__TEXTE EXTRAIT__:
■ ■ ■ ■
M. [K] ne verse aucune pièce de nature à démontrer qu'il s'est porté candidat au poste de responsable de production à la suite de la démission de M. [G] notifiée le 22 mars 2010, ni qu'il disposait des diplômes et compétences lui permettant d'occuper ce poste, tandis que la société TEINTURERIES DE LA TURDINE, qui recherchait soit un technicien teinture déjà confirmé ayant l'expérience de l'encadrement et de la gestion d'une équipe, soit un jeune ingénieur ou assimilé peut-être au départ moins expérimenté mais dont le bagage lui permettrait à terme d'intervenir également dans d'autres activités, justifie qu'elle a recruté le 26 avril 2010 un ingénieur pour remplacer M. [G], agent de maîtrise, en vue d'élargir les missions confiées au laboratoire et en recherche et développement.

Le manquement allégué n'est pas démontré.

M. [K] soutient qu'à la suite de son élection de juillet 2016, les rapports hiérachiques entretenus avec lui sont devenus extrêmement discourtois, voire agressifs et que le directeur ne le saluait plus et opérait à son égard un contrôle accru et illégitime de ses heures de délégation.

Deux de ses collègues attestent de suspicions envers les membres de la CGT 'aucune confiance ni respect envers le personnel du fait d'être élu CGT' et de dégradation des rapports humains, sans mentionner de faits précis concernant M. [K].
■ ■ ■ ■
__DONNÉES EXTRAITES__:
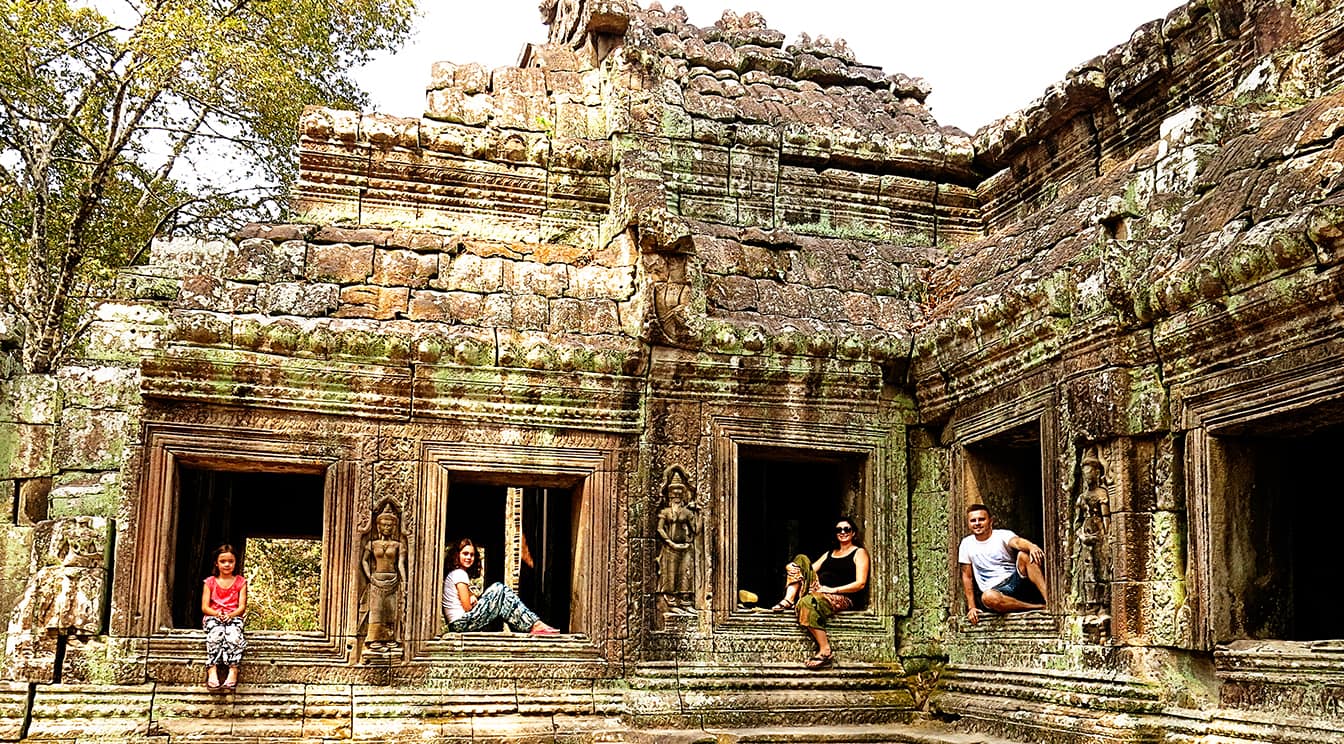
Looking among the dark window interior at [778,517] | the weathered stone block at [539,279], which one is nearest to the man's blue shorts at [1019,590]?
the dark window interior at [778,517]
■ ■ ■ ■
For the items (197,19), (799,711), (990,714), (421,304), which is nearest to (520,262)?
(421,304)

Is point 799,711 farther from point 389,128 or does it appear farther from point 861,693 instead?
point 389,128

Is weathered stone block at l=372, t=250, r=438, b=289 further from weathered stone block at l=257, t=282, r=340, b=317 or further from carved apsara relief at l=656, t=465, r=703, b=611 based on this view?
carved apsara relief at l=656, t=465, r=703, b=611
■ ■ ■ ■
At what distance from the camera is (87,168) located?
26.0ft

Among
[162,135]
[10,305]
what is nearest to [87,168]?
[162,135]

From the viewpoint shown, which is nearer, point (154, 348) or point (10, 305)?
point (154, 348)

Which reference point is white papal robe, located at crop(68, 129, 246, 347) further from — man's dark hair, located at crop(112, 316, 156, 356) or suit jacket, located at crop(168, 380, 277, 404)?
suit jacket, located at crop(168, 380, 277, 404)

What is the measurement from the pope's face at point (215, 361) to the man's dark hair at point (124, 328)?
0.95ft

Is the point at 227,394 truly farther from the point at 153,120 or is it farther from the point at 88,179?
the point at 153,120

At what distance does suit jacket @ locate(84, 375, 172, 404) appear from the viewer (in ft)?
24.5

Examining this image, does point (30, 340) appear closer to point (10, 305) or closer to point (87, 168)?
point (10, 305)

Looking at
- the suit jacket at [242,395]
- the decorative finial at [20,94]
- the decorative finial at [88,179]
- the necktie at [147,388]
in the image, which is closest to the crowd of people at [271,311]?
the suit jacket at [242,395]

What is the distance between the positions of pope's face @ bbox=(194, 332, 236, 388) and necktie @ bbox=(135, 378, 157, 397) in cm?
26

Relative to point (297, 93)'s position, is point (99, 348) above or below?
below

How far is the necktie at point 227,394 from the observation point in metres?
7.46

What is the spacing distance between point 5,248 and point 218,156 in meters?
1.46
■ ■ ■ ■
__PARTIES DE L'EXERCICE__:
1. Répondez à ces questions d'après le texte extrait :
(a) À quelle date la société a-t-elle recruté un ingénieur pour remplacer M. [G] ?
(b) De quand date l'élection de M. [K] ?
(c) Combien de collègues de M. [K] apportent une attestation ?
2. Recopiez fidèlement, dans le texte extrait, tout ce qui va de « Deux de ses » jusqu'à « concernant M. [K]. ».
La liste n'a aucun lien avec le texte extrait.

__RÉPONSES COMPLÈTES__:
1.
(a) Le 26 avril 2010.
(b) De juillet 2016.
(c) Deux.

2.
Deux de ses collègues attestent de suspicions envers les membres de la CGT 'aucune confiance ni respect envers le personnel du fait d'être élu CGT' et de dégradation des rapports humains, sans mentionner de faits précis concernant M. [K].